Given text:
In a nutshell: post 9/11 counter-terrorism
The 411: If television is narcotics (and who can seriously
argue that it is not?) then 24 is its crack cocaine – instantly
addictive, bringing mayhem and destruction wherever it goes.
“If television is narcotics then 24 is its crack cocaine – instantly addictive, bringing mayhem and destruction wherever it goes.”
Kim has packed her 48 tight T-shirts and
gone to Europe with Chase – apparently recovered from having
his hand hacked off by Jack in the previous season’s finale
(long story – there was this briefcase, see – oh look, it was
for his own good and they sewed it back on – it’s amazing what
they can do these days).
We left season three with Jack blubbing like
Apple Paltrow in his black SUV so it’s not surprising that
season four kicks off with Jack out of CTU and in the arms
of a new lover. Meet Audrey: the daughter of Jack’s new boss,
Defence Secretary James Heller.
Despite the three of them working together
daddy doesn’t know about Jack and Audrey. “You’ll have
to tell him”, Jack tells Audrey, “He’s a very shrewd
Not that shrewd, apparently. There’s sexual
tension you can cut with a hacksaw and daddy dearest still
thinks Audrey goes home alone.

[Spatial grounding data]
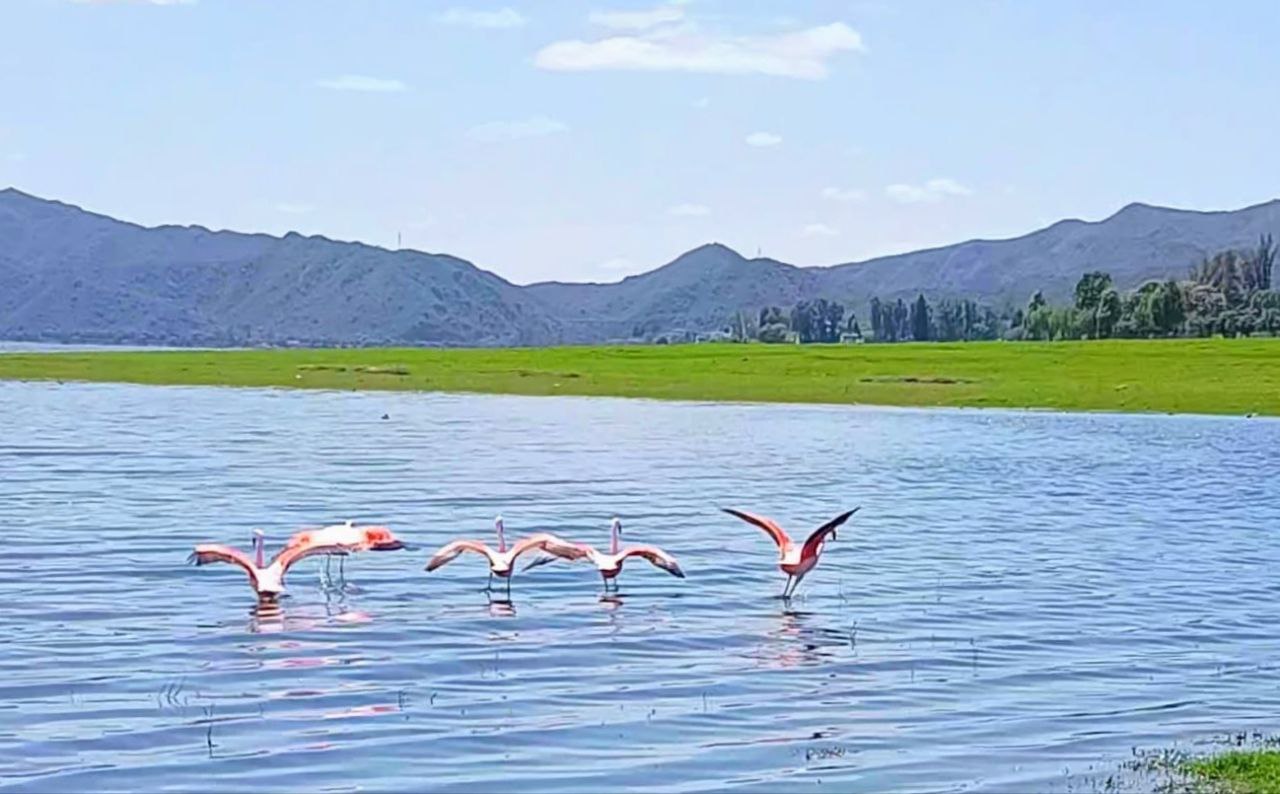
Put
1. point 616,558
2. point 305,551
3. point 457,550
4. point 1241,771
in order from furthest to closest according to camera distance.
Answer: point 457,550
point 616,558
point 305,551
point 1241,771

--

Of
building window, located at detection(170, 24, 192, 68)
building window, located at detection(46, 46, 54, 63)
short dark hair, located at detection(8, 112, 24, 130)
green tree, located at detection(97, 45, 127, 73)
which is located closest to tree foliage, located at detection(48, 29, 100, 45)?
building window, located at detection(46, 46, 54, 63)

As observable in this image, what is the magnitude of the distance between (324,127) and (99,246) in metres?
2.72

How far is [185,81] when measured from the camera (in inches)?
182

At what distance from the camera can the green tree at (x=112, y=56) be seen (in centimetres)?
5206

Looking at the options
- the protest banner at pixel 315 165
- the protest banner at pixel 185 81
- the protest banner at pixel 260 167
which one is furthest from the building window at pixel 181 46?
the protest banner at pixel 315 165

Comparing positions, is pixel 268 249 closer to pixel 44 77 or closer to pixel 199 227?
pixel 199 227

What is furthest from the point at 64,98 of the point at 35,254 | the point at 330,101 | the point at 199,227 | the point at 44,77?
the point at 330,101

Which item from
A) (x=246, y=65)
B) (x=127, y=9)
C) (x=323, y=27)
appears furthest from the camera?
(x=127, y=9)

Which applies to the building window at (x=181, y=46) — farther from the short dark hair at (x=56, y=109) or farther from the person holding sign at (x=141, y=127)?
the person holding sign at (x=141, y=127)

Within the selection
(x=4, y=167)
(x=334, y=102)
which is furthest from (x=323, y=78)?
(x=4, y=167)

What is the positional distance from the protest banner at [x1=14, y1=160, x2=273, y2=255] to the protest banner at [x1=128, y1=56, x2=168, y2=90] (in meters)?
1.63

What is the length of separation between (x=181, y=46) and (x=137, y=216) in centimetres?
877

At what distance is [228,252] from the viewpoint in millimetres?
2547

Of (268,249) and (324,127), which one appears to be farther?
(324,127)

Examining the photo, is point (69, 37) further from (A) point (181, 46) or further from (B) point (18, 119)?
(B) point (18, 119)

* * *

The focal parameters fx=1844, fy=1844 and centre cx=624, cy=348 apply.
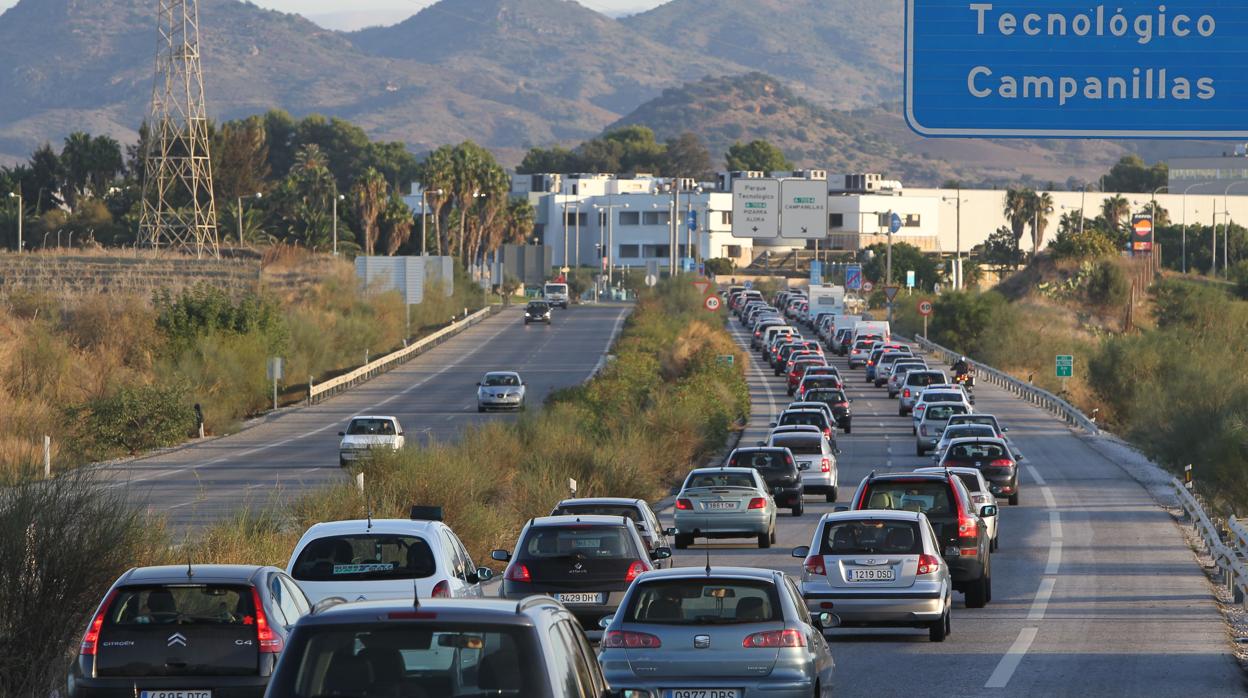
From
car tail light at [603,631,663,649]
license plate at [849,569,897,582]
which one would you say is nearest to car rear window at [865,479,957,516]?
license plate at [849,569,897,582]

Your task:
Retype the passage about the television series 24 from "We left season" to "Secretary James Heller.", keeping every word and mark unchanged.

Reply to the task:
We left season three with Jack blubbing like
Apple Paltrow in his black SUV so it’s not surprising that
season four kicks off with Jack out of CTU and in the arms
of a new lover. Meet Audrey: the daughter of Jack’s new boss,
Defence Secretary James Heller.